═══ Material for the task
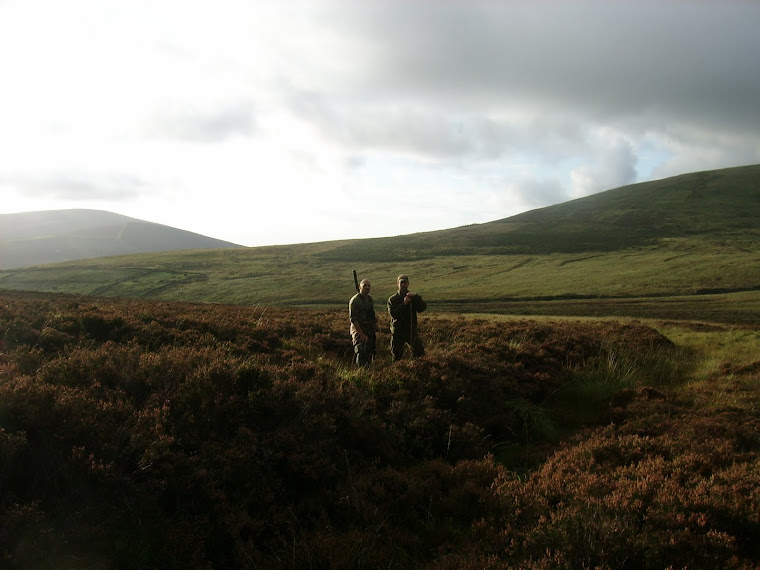 Hunting in Beautiful Wicklow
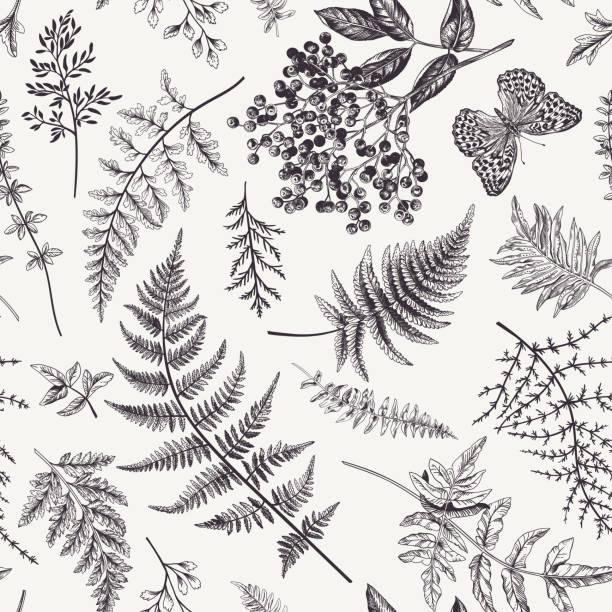 stockillustraties, clipart, cartoons en iconen met naadloos patroon met bladeren en vlinder. - varen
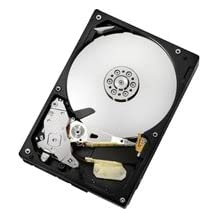 Hitachi Deskstar 7K1000.C 1 Terabyte (1TB) SATA/300 7200RPM 32MB Hard Drive
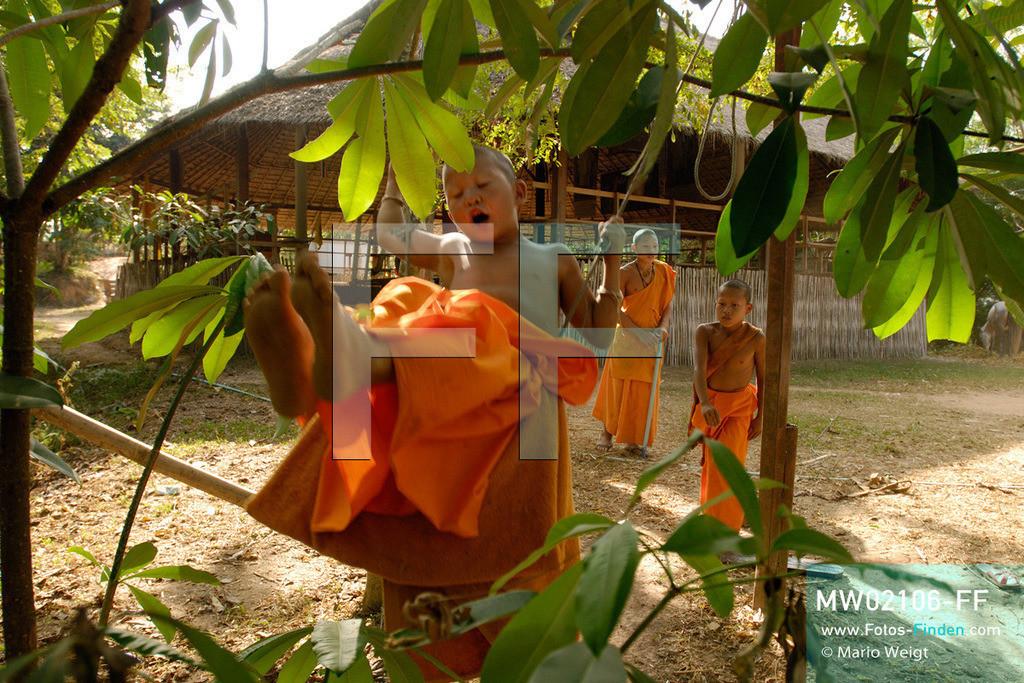 MW02106-FF | Thailand | Goldenes Dreieck | Reportage: Buddhas Ranch im Dschungel | Die jungen Mönche genießen ihre Freizeit im Kloster.  ** Feindaten bitte anfragen bei Mario Weigt Photography, info@asia-stories.com **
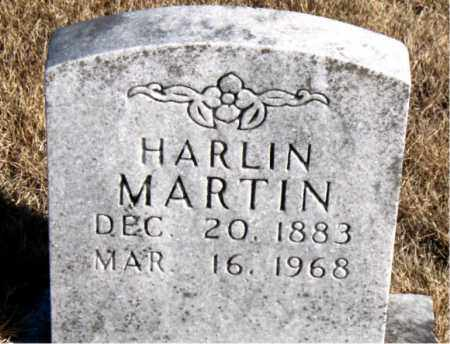 MARTIN, HARLIN - Newton County, Arkansas | HARLIN MARTIN - Arkansas Gravestone Photos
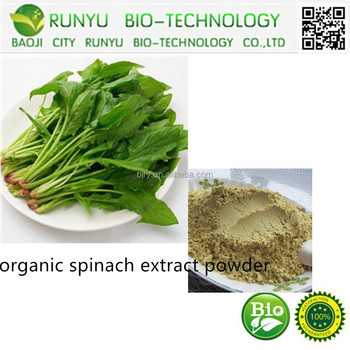 Chinese herb plant extract spinach leaf powder organic spinach extract powder
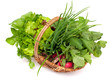 basket with herbs and vegetables
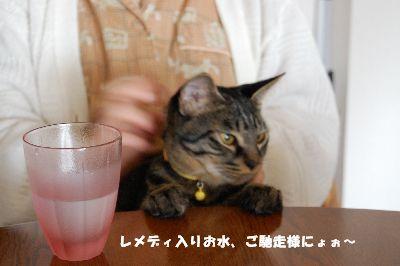 20081102kotetsu4.jpg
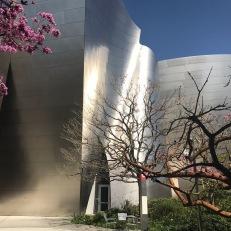 © 2017 Paola Rojas Walt Disney Concert Hall in Los Angeles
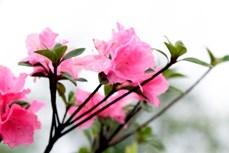 """Trung Quốc phát hiện giống hoa đỗ quyên đã """"mất tích"""" nhiều thập kỷ"""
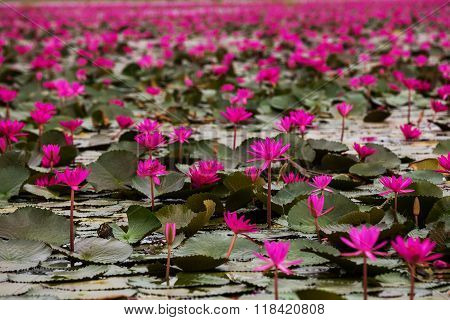 Sea of the red lotus in Thailand province Udon Thani.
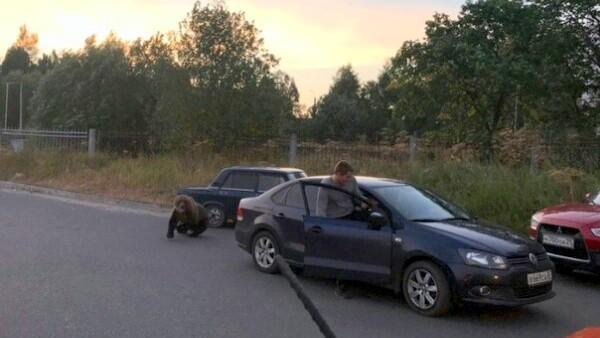 Когда только понял, что чемпионат закончился и можно выйти погулять Медведь, Новости, Архангельск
══════
■ Activity:
Provide an exact copy of the records, excluding every picture.

■ Answer box:
 Hunting in Beautiful Wicklow
 stockillustraties, clipart, cartoons en iconen met naadloos patroon met bladeren en vlinder. - varen
 Hitachi Deskstar 7K1000.C 1 Terabyte (1TB) SATA/300 7200RPM 32MB Hard Drive
 MW02106-FF | Thailand | Goldenes Dreieck | Reportage: Buddhas Ranch im Dschungel | Die jungen Mönche genießen ihre Freizeit im Kloster.  ** Feindaten bitte anfragen bei Mario Weigt Photography, info@asia-stories.com **
 MARTIN, HARLIN - Newton County, Arkansas | HARLIN MARTIN - Arkansas Gravestone Photos
 Chinese herb plant extract spinach leaf powder organic spinach extract powder
 basket with herbs and vegetables
 20081102kotetsu4.jpg
 © 2017 Paola Rojas Walt Disney Concert Hall in Los Angeles
 """Trung Quốc phát hiện giống hoa đỗ quyên đã """"mất tích"""" nhiều thập kỷ"""
 Sea of the red lotus in Thailand province Udon Thani.
 Когда только понял, что чемпионат закончился и можно выйти погулять Медведь, Новости, Архангельск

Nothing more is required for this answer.